_What to produce_
Rewrite the entries below, changing "in sequence" to "in order" throughout and leaving every other word unchanged.

_Spatial relationship records_
☆ ☆ ☆ ☆ ☆

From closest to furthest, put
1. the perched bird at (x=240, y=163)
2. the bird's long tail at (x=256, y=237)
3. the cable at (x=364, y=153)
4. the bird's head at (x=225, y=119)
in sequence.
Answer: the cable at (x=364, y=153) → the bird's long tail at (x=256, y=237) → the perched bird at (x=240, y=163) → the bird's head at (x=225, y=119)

☆ ☆ ☆ ☆ ☆

_Result below_
From closest to furthest, put
1. the perched bird at (x=240, y=163)
2. the bird's long tail at (x=256, y=237)
3. the cable at (x=364, y=153)
4. the bird's head at (x=225, y=119)
in order.
Answer: the cable at (x=364, y=153) → the bird's long tail at (x=256, y=237) → the perched bird at (x=240, y=163) → the bird's head at (x=225, y=119)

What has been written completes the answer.